I also asked AirGradient if they have any data on the accuracy of the components used in Open Air production, and they told me that they run a global co-location test with the aim of completely understanding the performance of Open Air units. They maintain a list of their current research partners, and this list includes many of the world’s top educational institutions.

Components: Case

The case is really nice, and I like it very much. Everything fits well, and the plastic is nice and smooth. This kind of plastic is UV resistant, so it shouldn’t get brittle and change it’s color from white to yellow in a few months.
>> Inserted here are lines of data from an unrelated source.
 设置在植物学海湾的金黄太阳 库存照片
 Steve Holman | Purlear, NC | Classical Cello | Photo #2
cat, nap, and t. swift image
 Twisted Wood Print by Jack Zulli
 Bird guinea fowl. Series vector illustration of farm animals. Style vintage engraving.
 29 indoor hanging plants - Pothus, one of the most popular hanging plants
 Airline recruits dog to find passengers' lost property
You can also 3D print your own case if your damage the original one or if you just don’t like it for whatever reason. Unfortunately, I don’t have a 3D printer, so I can’t really experiment with my own enclosure designs. A friend of mine got a $500 3D printer, and I’m impressed with what it’s capable of, so maybe I’ll try it too.

Components: Board

Open Air board is a radical departure from a design approach used in an indoor Pro model. The Pro model basically has two boards, and only one of them is made by AirGradient:

As you can see, the big AirGradient Pro board has a slot for a LOLIN D1 mini Espressif WiFi board. AirGradient Open Air uses a much smaller board with an SMT-mounted ESP32-C3-MINI-1 microcontroller:

This board looks much more polished, but SMT-mounted components also have some downsides, such as reduced modularity. I really like the fact that I can take off that D1 mini and use is as a general purpose dev board in any other project. I also have many spare D1 mini boards, so I can easily replace the board if it fails.
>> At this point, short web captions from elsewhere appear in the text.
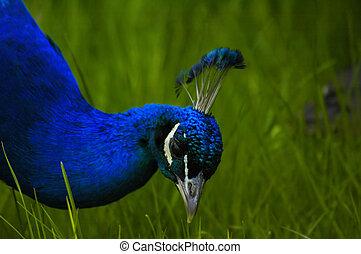 peacock - Peacock grazing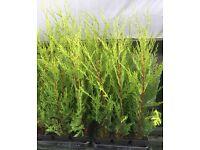 wanted Leylandii Hedge bushes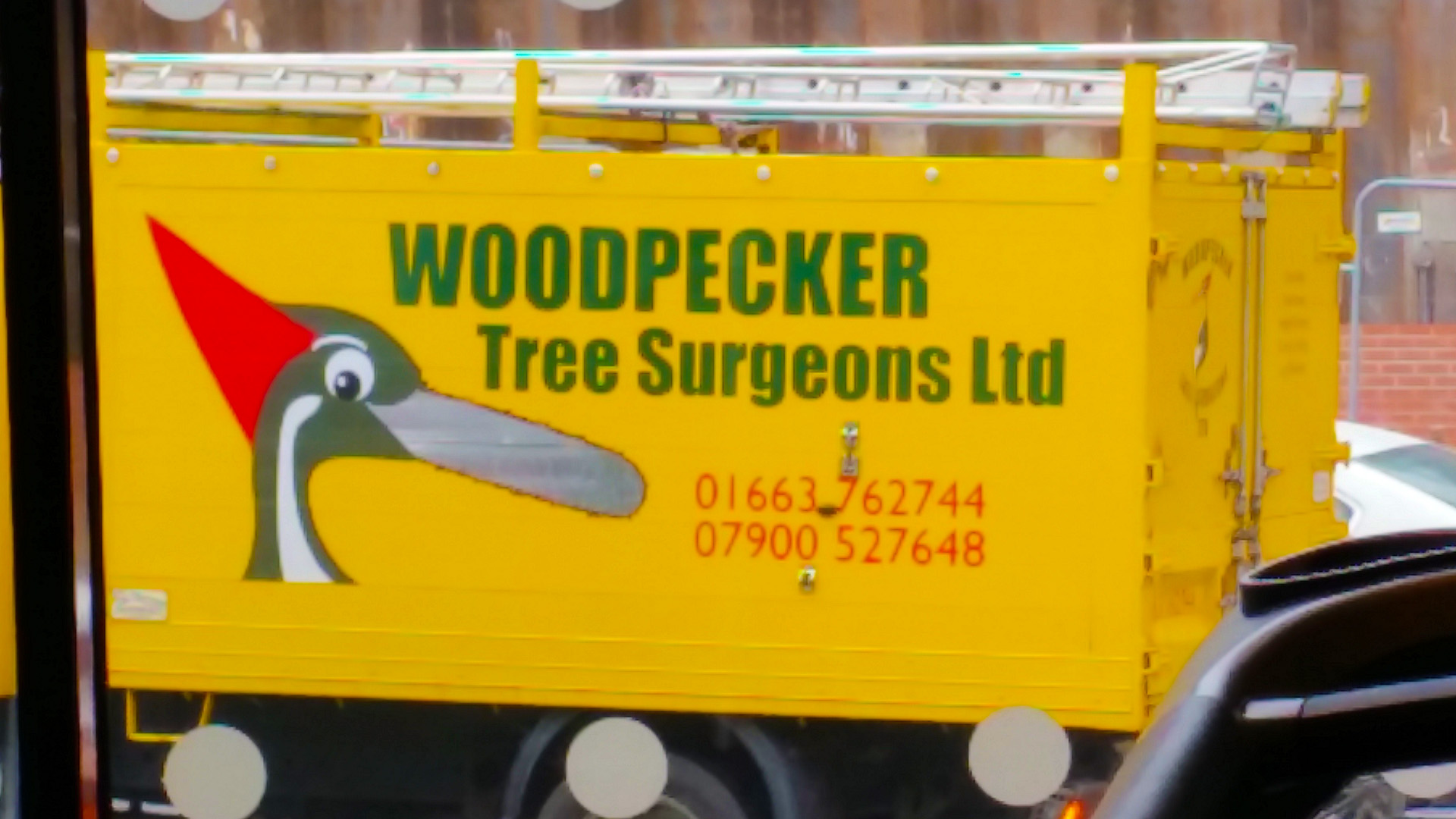 Woodpecker Tree Surgeons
Although Open Air boards are less common, they are available in the AirGradient online shop, and they can also be used as general purpose dev boards. I guess I’m okay with that, since AirGradient boards are open source, easy to use and affordable. In fact, they offer slightly better initial setup experience for Arduino users, because they work out of the box, unlike some common dev boards such as C3 mini, which requires some weird button press combos and re-powering the board after the first reflash.

The only thing I miss is board auto-detection when working with Arduino. Unfortunately, it’s a hardware issue, since Arduino board detection is based on USB vendor ID (VID) and USB product ID (PID) combination, which aren’t always re-programmable.

Here is a part of lsusb dump:

idVendor: 0x303a

idProduct: 0x1001

You can check this Espressif repo to figure out what those numbers mean. In short, 0x303a is USB vendor ID which belongs to Espressif, and 0x1001 is a default value which C3 controllers are unable to change. As a result, AirGradient board won’t be recognized by Arduino and there is no way to recognize it automatically, which means that you need to select the board manually before flashing new firmware. This issue affects all C3 boards and there is nothing special about AirGradient Open Air board, but I hope Espressif or any other manufacturer will make their future chips more flexible in that regard.

Components: Sensors

AirGradient Open Air has two identical Plantower sensors. It can also work with a single sensor, but having two sensors allows the firmware to average out the readings, which is supposed to reduce volatility. It also allows the firmware to perform some sanity checks since those sensors are supposed to produce similar readings. If there is a significant disagreement, it’s a clear indication of a hardware failure.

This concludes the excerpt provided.